American Moment
- Formation: February 4, 2021; 5 years ago
- Founder: Saurabh Sharma, Nick Solheim, and Jake Mercier
- Type: 501(c)(3) public charity
- Tax ID no.: 85-1875789
- Headquarters: Washington, D.C.
- CEO: Nick Solheim
- Chief Strategy Officer: Jake Mercier
- Director of Operations: Haviva Rubenfeld
- Board of directors: J.D. Vance, Terry Schilling, Josh Hammer, Ryan Girdusky, Saagar Enjeti, and Rachel Bovard
- Website: https://americanmoment.org/

= American Moment =

Nonprofit organization founded in Washington, D.C., in 2021

American Moment is a nonprofit organization founded in Washington, D.C., in 2021. The organization focuses on recruiting and training junior-level political staff. Its programs include a variety of educational and candidate vetting resources.

The organization describes its ideological orientation as aligned with economic nationalism, restrictions on immigration, skepticism toward neoconservative foreign policy, and cultural conservatism, positions that its founders have distinguished from those of older center-right institutions such as the American Enterprise Institute and the Cato Institute. Vice President J.D. Vance was among its early backers.

== History ==
American Moment was founded on February 24, 2021, with a launch event held at the Conservative Partnership Institute's (CPI) headquarters in Washington, D.C. The organization grew out of a November 2020 essay titled "We Will Not Go Back," which served as its founding manifesto. American Moment was co-founded by Saurabh Sharma, Nick Solheim, and Jake Mercier. They shared the view that the conservative movement lacked an organization focused on building a junior-level staffing pipeline aligned with the political priorities of the Trump administration.

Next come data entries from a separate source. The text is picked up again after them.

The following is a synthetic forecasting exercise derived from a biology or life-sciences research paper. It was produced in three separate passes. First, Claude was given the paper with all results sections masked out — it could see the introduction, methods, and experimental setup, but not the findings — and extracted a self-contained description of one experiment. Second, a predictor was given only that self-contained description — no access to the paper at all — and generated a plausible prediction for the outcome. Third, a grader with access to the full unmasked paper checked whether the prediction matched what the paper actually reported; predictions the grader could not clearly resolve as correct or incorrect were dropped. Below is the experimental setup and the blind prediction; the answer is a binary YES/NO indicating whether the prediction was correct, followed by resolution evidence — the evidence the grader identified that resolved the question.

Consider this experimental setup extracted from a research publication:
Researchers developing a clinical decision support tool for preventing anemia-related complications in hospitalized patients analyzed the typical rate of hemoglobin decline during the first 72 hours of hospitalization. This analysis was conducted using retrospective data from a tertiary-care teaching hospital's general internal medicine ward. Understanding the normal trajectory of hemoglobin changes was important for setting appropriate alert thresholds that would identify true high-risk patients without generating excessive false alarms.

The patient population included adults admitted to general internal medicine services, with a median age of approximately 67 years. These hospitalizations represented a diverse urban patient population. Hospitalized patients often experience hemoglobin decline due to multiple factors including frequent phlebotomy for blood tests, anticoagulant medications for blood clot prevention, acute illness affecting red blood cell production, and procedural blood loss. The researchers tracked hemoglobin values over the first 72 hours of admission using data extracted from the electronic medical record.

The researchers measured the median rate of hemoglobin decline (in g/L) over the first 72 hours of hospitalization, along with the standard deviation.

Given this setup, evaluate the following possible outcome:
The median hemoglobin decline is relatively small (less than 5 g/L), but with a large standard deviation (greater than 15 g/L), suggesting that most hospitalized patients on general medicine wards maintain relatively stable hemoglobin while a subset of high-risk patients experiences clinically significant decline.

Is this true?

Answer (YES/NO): NO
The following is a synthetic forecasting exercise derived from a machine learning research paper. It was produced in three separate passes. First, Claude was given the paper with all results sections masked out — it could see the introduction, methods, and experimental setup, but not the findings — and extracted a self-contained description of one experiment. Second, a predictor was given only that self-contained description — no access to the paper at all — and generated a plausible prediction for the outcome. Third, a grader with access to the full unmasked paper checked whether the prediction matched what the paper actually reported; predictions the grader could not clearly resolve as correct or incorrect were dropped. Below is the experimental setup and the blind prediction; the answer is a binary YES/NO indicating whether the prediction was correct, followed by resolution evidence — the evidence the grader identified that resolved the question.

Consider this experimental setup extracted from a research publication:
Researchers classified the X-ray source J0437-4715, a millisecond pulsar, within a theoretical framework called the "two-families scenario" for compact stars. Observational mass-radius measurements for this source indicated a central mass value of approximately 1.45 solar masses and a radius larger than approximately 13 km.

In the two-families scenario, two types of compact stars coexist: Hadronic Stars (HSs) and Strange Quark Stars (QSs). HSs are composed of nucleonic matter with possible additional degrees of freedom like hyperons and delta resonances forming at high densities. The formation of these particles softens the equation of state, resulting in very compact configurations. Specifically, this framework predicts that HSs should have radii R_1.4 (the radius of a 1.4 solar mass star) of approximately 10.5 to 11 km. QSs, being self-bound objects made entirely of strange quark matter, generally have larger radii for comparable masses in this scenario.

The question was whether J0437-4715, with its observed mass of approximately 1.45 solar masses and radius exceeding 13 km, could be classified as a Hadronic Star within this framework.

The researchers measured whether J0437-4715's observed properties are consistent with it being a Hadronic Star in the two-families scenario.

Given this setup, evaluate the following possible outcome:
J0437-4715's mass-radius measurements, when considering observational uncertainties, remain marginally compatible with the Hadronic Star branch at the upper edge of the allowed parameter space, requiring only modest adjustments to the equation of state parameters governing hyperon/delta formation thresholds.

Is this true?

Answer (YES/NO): NO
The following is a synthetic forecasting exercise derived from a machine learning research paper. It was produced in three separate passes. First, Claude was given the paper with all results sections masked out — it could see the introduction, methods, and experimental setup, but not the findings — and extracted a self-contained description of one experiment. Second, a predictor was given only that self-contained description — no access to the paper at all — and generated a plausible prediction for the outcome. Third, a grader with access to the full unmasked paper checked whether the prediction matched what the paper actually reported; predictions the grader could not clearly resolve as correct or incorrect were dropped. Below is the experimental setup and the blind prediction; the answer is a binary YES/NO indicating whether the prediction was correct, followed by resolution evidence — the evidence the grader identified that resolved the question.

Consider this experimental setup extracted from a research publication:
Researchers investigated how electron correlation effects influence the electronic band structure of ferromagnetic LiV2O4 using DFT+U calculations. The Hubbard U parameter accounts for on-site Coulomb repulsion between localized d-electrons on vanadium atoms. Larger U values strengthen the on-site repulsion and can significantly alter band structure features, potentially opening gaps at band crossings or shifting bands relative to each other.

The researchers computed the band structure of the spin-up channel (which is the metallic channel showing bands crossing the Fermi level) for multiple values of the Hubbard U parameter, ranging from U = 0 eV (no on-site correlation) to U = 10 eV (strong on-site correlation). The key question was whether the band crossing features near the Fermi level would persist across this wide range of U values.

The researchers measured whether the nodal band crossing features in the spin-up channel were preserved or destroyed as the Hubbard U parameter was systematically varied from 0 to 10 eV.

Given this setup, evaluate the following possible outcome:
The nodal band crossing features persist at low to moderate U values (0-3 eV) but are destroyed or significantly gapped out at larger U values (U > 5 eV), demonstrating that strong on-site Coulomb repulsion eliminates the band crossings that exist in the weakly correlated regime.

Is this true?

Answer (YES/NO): NO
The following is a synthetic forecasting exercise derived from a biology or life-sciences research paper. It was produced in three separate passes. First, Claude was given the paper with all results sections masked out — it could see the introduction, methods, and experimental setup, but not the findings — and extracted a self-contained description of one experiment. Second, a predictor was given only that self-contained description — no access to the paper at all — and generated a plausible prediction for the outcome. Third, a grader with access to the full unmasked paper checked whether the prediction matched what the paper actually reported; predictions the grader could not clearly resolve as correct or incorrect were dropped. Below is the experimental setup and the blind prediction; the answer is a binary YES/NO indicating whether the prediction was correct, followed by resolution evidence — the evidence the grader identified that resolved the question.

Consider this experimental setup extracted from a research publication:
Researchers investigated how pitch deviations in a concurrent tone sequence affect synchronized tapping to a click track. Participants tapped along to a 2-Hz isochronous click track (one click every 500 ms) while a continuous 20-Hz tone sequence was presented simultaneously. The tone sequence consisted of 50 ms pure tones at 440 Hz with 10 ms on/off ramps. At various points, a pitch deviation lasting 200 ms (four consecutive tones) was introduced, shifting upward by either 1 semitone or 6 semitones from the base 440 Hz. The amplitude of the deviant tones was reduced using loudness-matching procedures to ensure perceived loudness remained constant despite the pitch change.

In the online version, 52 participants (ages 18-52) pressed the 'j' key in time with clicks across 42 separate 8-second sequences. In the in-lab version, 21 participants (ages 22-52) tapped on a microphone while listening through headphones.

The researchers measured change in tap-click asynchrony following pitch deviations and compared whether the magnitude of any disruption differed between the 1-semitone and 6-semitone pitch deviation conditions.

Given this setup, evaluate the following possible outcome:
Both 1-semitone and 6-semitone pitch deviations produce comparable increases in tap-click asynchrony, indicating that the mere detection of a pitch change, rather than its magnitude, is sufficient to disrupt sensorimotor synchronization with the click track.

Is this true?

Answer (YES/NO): NO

At the time of American Moment was founded, Sharma was the former Chairman of Young Conservatives of Texas. Solheim was the founder of The Wallace Institute for Arctic Security. Mercier was an independent writer and editor.

At the launch event, attendees included Representatives Jim Banks, Ken Buck, and Marjorie Taylor Greene, as well as former White House Chief of Staff Mark Meadows, who served as a senior partner at CPI. Founding advisory board members Ryan Girdusky, Rachel Bovard, and Saagar Enjeti also attended. Former U.S. Senator and Attorney General Jeff Sessions recorded a video message for the event in which he described an "America First movement that Donald Trump led."

American Moment formally incorporated in 2020; its fiscal year ending December 2020 recorded $179,005 in total revenue.

JD Vance, at the time a venture capitalist based in Ohio, joined the organization's board of advisors as a founding member in May 2020.

== Mission ==
American Moment describes its mission as working "to identify, educate, and credential young Americans who will implement public policy that supports strong families, a sovereign nation, and prosperity for all."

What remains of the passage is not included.